SELECTED TEXT:
━━━━━━━━━━━━━━━━━━━━━━━━━━━━━━

Assuming that contract status codes do fit into this picture somewhere, the follow up question is why does this need to be a primitive type? Unless we're treating it specially in the host or downstream systems somehow, why shouldn't we just let contracts define their own error type? For example, this primitive doesn't easily extend to rust enum-style errors where some are codes, some contain additional data, etc.

@graydon
Copy link
Contributor

graydon commented Sep 12, 2022

We are treating it specially in the host. HostError carries a status code and it's how we plumb errors from user code or host functions back through the VM and into results we give users (also status codes) from functions like try_call.

@leighmcculloch
Copy link
Member Author

so it can't record the status on the ledger

I don't think function return values are stored on the ledger anyway. Is that the case? It would be recorded wherever function return values are, in the transaction result I imagine if the function result is recorded there.

events could be misinterpreted as indicating some kind of success (b) a waste of space and compute.

We have this today on classic Stellar. Failed transactions and operations show up in transaction histories. Applications seem to distinguish them okay and I don't know of any evidence of it being an area of common mistake. But I'm also not sure on what the correct answer should be if events should be emitted. If they were emitted, it would be important a consumer could see they relate to an aborted invocation.

why does this need to be a primitive type

@graydon could you answer this? I don't feel strongly. We could encourage user defined types as errors. Solidity supports custom errors – https://solidity-by-example.org/error/ – and as you say Rust has good support for this. Imx plenty of systems have proven this unnecessary and error codes often suffice. Take Zig's error system for example.

━━━━━━━━━━━━━━━━━━━━━━━━━━━━━━

STORED DATA:
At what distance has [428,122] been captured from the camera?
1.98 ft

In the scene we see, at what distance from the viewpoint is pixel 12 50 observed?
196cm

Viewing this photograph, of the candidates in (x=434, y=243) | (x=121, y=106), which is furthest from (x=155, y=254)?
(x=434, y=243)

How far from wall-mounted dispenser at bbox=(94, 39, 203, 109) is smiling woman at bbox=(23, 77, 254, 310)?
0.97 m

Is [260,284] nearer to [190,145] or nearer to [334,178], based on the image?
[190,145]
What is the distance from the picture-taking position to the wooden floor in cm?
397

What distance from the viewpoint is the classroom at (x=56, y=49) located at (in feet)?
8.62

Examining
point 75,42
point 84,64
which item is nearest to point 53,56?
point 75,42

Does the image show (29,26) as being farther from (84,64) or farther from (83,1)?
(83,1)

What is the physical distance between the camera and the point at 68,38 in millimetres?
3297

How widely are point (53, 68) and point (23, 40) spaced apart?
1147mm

━━━━━━━━━━━━━━━━━━━━━━━━━━━━━━

PROBLEMS AND TASKS:
1/ Please translate this sentence from the discussion of contract error types into Spanish: "Failed transactions and operations show up in transaction histories."
2/ Extend the discussion of contract error types, starting right after its last sentence.

ANSWER LIST:
1/ Las transacciones y operaciones fallidas aparecen en los historiales de transacciones.

2/
@graydon
Copy link
Contributor

graydon commented Sep 12, 2022

Yeah the status type was intended to have user errors tacked onto it (there's tons of bit-space in there) so long as they are integer codes. There is even potentially space for separately tagging different contracts' origin codes (eg. code 7 from contract A vs. code 7 from contract B) using the high 28 bits / type code. But we can revisit that later, IMO it overlaps a bit with a different topic I Have A Bit Of A Plan For.

@jonjove
Copy link
Contributor

jonjove commented Sep 12, 2022

We have this today on classic Stellar. Failed transactions and operations show up in transaction histories.

Not really. Failed operations don't emit any meta.

@jonjove
Copy link
Contributor

jonjove commented Sep 12, 2022

I've said on a number of occasions that the decision to expose detailed error codes was a big mistake from a maintainability perspective. If we do it again, we're just going to end up in that world all over again.

@leighmcculloch
Copy link
Member Author

leighmcculloch commented Sep 12, 2022

the decision to expose detailed error codes was a big mistake from a maintainability perspective

Could you expand on what the cost to maintainability has been? Do you mean maintainability of stellar-core?

Failed operations don't emit any meta.

Interesting. TIL.

Looking at a recent failed transaction on pubnet as a concrete example:
941f4274fc85e4abe70eb694792eb7159721f377108e65d6a6cfb12a448bf11c

Its meta is: AAAAAgAAAAAAAAAAAAAAAA== (ref)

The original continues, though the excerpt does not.